Exercise directions
Continue the article on Peugeot's planned return to the U.S. from the point where it stops.

Passage provided
'''

The last thing Stellantis needs in the U.S., it would seem, is another brand. The world’s newest automaker is already fully loaded, with more than any of its rivals.
So it came as no surprise last month when PSA Group execs began to publicly raise doubts about the planned return of their signature marque to the U.S. Its arrival would add Peugeot to an already robust list of Fiat Chrysler Automobiles brands — Ram, Dodge, Jeep, Fiat, Chrysler, Maserati and Alfa Romeo — now being peddled under the combined companies.
It’s too bad. Not only because the U.S. vehicle landscape would be richer with some French flair. But because the effort has been part of a bold experiment that has the potential to serve as a model — right before our eyes — for a new way to make the franchise system work better.
It’s been just over four years since Carlos Tavares, then CEO of PSA, announced the return of his company to the U.S. The charge has been led by one of his former Nissan colleagues, Larry Dominique.
From the start, it has been more about how than about when. The target debut date — “by 2026” — has been a curiously long horizon. But as Dominique has explained repeatedly, the goal has been to get it right.
Dominique has been focused on an asset-light, digital-centric approach — long before the pandemic. The goal is to reduce investment and ensure that dealers make money in a world that has come to accept some crazy practices as the norm.
Normal as in little or no profit from the sale of new vehicles. Normal as in frenzied races for profit lifelines in the form of sales incentives and bonuses. Normal as in continued investments in huge, sometimes glamorous, showrooms — as the world clicks its way to purchases over the Internet.
“There are leaner, more agile ways to do this,” Dominique told the staff of Automotive News three years ago.
And the message hasn’t changed.
“The future of our business is higher distribution costs, export costs, regulatory costs,” he told me last week. “We have to find ways to get smarter.”

'''

Records supplied
'''

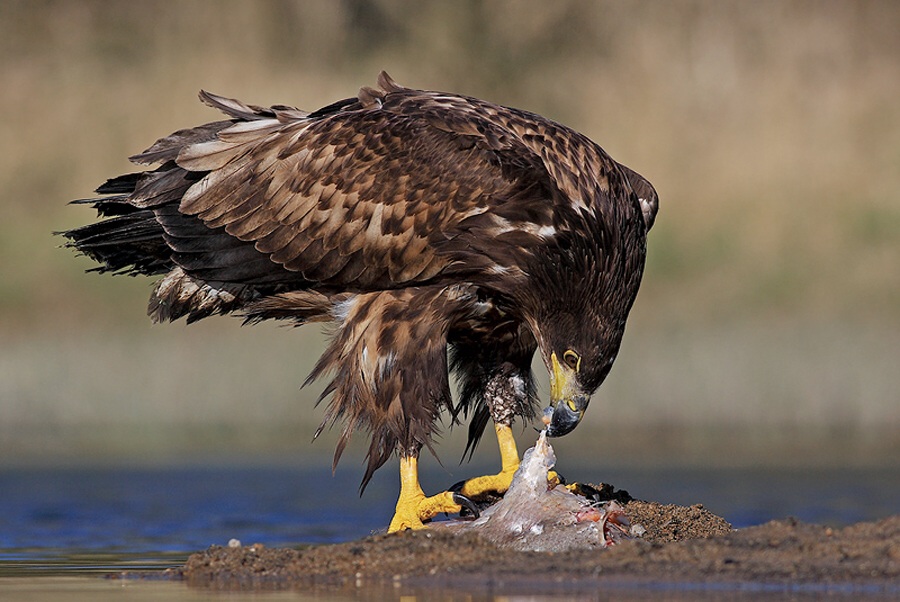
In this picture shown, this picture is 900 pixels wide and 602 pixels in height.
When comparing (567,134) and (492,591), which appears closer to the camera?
(492,591)

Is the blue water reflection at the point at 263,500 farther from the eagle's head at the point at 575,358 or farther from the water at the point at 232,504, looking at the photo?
the eagle's head at the point at 575,358

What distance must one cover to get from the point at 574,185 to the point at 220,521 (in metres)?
5.18

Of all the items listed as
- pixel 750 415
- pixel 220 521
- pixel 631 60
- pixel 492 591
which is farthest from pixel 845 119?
pixel 492 591

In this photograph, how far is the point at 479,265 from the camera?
42.6 ft

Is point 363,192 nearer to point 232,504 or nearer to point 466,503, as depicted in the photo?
point 466,503

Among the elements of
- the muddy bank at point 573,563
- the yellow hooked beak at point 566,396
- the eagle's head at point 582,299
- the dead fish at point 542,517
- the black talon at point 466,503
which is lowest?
the muddy bank at point 573,563

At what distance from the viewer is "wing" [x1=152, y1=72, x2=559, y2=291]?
42.8 ft

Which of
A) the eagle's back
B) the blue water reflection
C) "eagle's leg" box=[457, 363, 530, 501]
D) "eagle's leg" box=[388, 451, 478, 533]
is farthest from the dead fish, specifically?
the blue water reflection

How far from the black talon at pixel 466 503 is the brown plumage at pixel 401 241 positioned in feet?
1.21

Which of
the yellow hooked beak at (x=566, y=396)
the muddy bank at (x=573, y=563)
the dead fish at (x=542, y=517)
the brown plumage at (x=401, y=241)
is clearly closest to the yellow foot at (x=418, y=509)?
the brown plumage at (x=401, y=241)

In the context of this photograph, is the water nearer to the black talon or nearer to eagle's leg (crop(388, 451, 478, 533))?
eagle's leg (crop(388, 451, 478, 533))

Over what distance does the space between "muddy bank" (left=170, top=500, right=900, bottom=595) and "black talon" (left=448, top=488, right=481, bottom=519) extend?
0.61m

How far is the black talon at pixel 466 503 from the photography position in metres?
12.8

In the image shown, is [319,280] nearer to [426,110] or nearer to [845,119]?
[426,110]
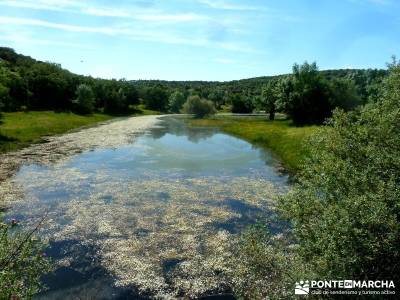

'''

Result of this exercise
For now, PSA North America’s mission continues unchanged — even if its future is suddenly up in the air.
“Everything continues to move forward,” said Dominique. That includes engineering and homologation work on Peugeot vehicles.
Tavares, meanwhile, has suggested it will be up to his new executive committee to make the call.
But it’s clear he’s shifted on the charge he gave Dominique long before a merger with FCA gave him an instant, seven-brand foothold in the U.S.
“This is something that, most probably, we are going to use, not specifically in the U.S. market, but maybe in another region of the world,” Tavares told Automotive News last month. “But I think that innovative thinking of that project has been very helpful.”
So, the world turns. And Dominique says he’s ready to turn with it and accept the challenge of taking his findings across the globe, if that’s what his bosses decide. And maybe someday some new practices will weave their way back to benefit U.S. operations.
Meanwhile, Tesla continues to advance with its direct-sales model, and EV upstart Rivian will bypass dealers with its planned entry this year.
Which should give Stellantis execs some pause as they make the call.
The cost of carrying another brand may be a small price to pay for the direct learning they stand to get from the Peugeot classroom.